## What is needed
Filter the entries for the word "thrombopoietin". Copy each line that has it.
**********
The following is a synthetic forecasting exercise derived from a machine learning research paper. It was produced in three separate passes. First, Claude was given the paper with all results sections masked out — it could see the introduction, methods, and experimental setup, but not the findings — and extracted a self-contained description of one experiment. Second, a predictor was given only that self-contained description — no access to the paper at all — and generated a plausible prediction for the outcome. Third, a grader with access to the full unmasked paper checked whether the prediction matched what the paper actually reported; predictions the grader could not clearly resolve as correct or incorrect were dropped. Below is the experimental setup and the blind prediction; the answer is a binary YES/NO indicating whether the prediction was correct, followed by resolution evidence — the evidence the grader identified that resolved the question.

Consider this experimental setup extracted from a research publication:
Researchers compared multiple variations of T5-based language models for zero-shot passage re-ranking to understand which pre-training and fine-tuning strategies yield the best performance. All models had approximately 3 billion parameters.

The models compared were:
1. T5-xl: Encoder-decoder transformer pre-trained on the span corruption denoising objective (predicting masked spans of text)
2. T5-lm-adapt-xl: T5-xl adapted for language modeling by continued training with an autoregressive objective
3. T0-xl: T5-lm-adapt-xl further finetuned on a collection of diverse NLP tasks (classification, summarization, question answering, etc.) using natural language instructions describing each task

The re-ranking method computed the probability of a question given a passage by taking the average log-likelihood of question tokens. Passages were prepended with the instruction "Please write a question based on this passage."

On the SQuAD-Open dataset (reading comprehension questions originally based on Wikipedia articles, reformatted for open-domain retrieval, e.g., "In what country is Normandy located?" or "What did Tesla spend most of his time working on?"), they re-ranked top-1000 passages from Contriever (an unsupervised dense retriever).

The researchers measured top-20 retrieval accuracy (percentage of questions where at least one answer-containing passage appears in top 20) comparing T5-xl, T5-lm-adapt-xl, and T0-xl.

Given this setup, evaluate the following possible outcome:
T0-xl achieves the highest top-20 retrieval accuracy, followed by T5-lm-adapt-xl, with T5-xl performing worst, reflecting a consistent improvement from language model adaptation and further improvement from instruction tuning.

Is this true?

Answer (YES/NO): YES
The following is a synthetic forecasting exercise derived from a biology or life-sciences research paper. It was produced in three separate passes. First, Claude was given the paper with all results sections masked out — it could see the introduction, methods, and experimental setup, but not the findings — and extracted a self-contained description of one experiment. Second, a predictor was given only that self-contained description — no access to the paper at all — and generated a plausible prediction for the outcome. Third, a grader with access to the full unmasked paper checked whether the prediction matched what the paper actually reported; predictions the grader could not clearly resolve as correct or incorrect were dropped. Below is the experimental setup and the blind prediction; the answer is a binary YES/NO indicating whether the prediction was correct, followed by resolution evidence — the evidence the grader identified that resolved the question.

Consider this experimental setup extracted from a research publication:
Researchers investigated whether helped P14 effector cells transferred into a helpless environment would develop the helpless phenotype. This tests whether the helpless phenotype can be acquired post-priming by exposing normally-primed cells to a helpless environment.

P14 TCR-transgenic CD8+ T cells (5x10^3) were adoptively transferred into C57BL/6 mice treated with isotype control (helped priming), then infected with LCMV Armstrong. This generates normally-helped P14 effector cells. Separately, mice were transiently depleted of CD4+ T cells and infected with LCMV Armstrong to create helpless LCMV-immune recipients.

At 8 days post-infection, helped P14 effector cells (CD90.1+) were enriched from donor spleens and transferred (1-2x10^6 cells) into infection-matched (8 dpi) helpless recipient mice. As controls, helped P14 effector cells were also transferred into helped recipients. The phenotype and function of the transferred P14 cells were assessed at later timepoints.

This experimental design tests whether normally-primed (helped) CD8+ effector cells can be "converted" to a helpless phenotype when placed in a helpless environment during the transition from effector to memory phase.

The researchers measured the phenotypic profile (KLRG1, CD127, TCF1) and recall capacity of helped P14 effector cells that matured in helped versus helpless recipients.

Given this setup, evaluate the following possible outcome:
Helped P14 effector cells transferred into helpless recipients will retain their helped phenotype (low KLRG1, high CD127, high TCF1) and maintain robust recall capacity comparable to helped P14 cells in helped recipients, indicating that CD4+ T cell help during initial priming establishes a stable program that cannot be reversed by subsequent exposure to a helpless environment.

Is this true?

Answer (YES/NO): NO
**********
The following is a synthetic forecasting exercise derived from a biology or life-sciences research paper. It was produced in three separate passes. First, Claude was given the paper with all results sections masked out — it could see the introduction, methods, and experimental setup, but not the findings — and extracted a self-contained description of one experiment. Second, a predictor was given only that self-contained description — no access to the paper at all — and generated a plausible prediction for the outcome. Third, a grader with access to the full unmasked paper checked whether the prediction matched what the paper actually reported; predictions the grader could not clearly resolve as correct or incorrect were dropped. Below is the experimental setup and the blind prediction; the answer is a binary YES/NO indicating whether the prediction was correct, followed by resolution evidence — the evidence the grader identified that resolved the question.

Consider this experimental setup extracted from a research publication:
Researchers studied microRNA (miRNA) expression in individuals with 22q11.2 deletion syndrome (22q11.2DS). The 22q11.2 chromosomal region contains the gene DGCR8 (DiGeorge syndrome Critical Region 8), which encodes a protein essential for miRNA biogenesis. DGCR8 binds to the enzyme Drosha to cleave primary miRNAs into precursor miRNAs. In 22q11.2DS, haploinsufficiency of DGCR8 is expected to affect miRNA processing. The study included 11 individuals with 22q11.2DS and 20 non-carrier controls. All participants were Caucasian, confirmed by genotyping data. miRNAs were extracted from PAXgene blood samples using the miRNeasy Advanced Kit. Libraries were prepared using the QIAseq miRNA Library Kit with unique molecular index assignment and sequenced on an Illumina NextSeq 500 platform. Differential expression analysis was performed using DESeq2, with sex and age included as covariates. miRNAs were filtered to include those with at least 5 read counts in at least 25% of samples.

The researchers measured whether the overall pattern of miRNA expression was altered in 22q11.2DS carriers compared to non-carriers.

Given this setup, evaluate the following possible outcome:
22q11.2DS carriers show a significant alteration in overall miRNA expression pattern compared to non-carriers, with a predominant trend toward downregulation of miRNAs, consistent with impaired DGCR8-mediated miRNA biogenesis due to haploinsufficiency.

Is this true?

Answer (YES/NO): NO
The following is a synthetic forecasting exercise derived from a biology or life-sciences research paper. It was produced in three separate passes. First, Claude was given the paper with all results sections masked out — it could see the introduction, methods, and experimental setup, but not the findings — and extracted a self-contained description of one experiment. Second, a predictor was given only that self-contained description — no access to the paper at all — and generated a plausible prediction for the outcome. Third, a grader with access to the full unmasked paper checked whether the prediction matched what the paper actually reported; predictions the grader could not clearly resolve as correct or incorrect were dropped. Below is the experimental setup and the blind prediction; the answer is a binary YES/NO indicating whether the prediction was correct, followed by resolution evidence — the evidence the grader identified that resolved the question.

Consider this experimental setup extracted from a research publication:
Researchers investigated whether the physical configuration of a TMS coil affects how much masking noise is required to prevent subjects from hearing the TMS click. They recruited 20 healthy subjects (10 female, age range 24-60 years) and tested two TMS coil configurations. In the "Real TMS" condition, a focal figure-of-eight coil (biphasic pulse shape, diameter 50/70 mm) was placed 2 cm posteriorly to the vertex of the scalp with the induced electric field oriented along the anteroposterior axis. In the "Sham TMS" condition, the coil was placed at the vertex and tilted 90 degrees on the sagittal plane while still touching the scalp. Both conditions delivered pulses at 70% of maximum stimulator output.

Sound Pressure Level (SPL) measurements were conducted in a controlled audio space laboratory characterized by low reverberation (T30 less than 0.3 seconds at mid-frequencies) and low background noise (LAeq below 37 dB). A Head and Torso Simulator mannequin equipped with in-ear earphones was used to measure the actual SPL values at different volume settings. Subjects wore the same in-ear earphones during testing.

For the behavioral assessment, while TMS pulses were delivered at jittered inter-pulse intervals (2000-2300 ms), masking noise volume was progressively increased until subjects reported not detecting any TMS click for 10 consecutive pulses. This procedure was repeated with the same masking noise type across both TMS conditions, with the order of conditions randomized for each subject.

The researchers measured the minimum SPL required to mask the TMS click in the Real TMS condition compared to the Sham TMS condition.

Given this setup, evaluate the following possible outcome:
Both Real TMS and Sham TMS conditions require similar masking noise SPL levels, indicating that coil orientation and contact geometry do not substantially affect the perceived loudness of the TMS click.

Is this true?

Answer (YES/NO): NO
**********
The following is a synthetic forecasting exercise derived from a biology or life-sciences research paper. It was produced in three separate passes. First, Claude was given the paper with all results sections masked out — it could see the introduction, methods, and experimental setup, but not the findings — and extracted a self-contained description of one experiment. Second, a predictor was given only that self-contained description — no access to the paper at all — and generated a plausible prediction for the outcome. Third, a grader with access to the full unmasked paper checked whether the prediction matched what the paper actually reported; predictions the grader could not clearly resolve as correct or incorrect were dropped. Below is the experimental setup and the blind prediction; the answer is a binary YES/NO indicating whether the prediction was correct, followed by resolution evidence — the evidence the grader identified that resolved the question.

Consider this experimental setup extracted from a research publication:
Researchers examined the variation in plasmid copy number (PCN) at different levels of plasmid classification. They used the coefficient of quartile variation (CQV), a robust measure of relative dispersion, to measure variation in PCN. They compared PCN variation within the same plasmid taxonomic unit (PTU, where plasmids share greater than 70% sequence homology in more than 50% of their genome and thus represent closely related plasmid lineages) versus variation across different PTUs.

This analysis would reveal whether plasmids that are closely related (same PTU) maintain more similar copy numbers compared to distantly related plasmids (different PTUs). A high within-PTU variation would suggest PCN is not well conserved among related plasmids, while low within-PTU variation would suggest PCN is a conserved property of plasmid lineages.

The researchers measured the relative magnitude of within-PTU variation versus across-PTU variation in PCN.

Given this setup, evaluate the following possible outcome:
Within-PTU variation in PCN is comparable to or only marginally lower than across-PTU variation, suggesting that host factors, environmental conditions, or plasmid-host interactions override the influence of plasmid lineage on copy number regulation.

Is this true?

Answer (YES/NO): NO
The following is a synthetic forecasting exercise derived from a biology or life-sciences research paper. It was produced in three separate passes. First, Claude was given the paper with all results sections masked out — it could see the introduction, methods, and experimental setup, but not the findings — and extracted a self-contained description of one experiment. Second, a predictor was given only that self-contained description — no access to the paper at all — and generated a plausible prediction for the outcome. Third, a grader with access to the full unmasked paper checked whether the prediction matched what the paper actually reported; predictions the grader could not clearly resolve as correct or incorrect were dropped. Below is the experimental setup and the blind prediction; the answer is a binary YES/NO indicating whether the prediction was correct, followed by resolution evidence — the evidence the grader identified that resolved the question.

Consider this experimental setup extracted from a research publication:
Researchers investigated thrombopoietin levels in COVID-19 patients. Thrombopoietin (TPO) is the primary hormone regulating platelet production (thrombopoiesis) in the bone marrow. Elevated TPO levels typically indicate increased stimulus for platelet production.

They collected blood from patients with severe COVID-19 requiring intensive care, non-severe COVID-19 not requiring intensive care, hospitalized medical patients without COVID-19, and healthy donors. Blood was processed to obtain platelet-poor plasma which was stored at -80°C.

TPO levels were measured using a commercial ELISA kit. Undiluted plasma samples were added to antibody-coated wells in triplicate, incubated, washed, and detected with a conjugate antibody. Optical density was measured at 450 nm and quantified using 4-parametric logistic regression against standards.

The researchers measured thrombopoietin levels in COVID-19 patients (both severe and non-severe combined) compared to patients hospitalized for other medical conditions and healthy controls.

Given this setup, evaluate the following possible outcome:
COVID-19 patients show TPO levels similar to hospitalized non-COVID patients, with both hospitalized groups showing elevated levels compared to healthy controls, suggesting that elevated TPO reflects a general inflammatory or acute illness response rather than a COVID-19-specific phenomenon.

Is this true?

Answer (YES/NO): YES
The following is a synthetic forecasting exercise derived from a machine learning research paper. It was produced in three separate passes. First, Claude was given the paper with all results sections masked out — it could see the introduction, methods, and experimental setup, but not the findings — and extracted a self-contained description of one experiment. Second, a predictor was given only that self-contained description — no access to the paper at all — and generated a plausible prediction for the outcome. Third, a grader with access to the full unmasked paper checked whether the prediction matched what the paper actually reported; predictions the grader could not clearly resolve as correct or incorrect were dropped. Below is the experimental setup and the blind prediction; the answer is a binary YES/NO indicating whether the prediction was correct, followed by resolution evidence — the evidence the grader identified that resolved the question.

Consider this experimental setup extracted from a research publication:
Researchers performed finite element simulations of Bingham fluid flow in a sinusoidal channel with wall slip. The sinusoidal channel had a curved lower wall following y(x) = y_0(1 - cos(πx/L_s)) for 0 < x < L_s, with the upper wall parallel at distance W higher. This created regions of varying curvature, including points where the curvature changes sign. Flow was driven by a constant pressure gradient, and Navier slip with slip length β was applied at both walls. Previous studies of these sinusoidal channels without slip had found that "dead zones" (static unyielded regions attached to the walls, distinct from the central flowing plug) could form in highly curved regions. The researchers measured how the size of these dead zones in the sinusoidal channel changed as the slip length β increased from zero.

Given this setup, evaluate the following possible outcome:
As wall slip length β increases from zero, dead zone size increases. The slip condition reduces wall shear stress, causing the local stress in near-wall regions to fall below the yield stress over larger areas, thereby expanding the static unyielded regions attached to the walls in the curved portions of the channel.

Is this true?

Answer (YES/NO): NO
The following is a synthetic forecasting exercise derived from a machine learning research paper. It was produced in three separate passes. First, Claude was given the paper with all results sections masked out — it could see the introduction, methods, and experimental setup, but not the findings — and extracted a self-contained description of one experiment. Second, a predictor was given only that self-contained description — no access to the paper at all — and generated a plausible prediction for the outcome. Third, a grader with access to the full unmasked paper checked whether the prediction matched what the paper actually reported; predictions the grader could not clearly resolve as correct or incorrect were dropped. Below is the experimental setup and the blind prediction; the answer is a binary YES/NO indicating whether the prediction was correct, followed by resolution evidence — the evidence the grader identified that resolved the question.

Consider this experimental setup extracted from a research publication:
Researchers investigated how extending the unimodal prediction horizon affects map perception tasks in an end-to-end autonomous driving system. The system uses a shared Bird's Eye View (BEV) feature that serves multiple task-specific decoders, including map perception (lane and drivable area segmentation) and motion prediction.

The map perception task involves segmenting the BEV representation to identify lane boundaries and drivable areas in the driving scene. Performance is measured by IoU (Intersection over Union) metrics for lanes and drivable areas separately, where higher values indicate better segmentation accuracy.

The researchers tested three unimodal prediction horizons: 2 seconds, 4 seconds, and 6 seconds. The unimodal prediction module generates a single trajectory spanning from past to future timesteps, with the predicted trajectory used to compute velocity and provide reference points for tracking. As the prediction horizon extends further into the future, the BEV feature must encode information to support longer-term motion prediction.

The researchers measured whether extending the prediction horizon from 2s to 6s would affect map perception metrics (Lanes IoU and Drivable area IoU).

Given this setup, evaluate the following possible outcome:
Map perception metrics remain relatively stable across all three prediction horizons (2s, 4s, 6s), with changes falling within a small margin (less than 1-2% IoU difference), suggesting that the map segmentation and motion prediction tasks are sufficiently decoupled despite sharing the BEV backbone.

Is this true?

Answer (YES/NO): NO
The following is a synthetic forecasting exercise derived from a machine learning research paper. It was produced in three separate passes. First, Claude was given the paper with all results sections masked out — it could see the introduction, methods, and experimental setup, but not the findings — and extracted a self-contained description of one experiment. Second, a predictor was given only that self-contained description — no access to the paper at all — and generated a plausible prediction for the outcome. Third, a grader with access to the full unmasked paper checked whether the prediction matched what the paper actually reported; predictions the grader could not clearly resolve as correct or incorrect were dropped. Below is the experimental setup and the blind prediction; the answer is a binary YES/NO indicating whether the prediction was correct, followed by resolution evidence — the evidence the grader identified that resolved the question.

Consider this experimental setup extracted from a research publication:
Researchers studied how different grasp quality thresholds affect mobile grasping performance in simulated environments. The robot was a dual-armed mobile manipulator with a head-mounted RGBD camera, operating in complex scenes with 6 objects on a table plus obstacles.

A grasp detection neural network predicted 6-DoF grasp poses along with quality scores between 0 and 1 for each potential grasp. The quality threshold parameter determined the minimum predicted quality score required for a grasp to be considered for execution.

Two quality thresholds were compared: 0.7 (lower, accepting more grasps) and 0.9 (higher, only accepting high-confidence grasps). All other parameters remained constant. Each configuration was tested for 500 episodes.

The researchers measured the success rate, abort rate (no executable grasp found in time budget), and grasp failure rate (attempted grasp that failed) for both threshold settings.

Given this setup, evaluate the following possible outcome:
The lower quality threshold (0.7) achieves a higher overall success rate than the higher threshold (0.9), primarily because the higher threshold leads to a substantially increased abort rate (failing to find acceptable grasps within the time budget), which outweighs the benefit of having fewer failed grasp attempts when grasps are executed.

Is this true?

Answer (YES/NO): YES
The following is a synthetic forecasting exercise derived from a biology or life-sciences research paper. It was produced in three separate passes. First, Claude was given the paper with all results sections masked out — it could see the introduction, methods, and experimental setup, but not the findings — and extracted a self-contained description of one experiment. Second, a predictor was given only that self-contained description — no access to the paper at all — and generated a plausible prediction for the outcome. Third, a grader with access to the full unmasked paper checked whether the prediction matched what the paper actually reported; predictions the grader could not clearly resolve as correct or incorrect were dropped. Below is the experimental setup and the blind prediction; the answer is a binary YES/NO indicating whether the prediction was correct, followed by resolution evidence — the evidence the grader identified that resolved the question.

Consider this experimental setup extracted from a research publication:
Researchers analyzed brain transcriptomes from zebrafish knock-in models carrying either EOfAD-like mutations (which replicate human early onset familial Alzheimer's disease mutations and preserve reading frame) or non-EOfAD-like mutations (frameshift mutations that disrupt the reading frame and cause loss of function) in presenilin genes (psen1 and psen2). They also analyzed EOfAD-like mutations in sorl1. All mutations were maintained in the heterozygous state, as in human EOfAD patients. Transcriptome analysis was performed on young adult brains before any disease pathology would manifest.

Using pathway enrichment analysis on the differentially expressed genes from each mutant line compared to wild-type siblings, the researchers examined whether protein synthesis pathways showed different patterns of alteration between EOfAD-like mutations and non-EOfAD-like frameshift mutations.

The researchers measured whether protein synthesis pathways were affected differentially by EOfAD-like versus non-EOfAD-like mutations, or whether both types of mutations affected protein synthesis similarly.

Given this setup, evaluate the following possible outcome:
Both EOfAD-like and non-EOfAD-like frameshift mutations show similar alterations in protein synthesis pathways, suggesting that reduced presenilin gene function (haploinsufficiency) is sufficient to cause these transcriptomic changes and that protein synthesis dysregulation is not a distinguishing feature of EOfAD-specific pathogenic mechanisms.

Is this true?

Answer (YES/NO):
**********
## Task output
Researchers investigated thrombopoietin levels in COVID-19 patients. Thrombopoietin (TPO) is the primary hormone regulating platelet production (thrombopoiesis) in the bone marrow. Elevated TPO levels typically indicate increased stimulus for platelet production.
The researchers measured thrombopoietin levels in COVID-19 patients (both severe and non-severe combined) compared to patients hospitalized for other medical conditions and healthy controls.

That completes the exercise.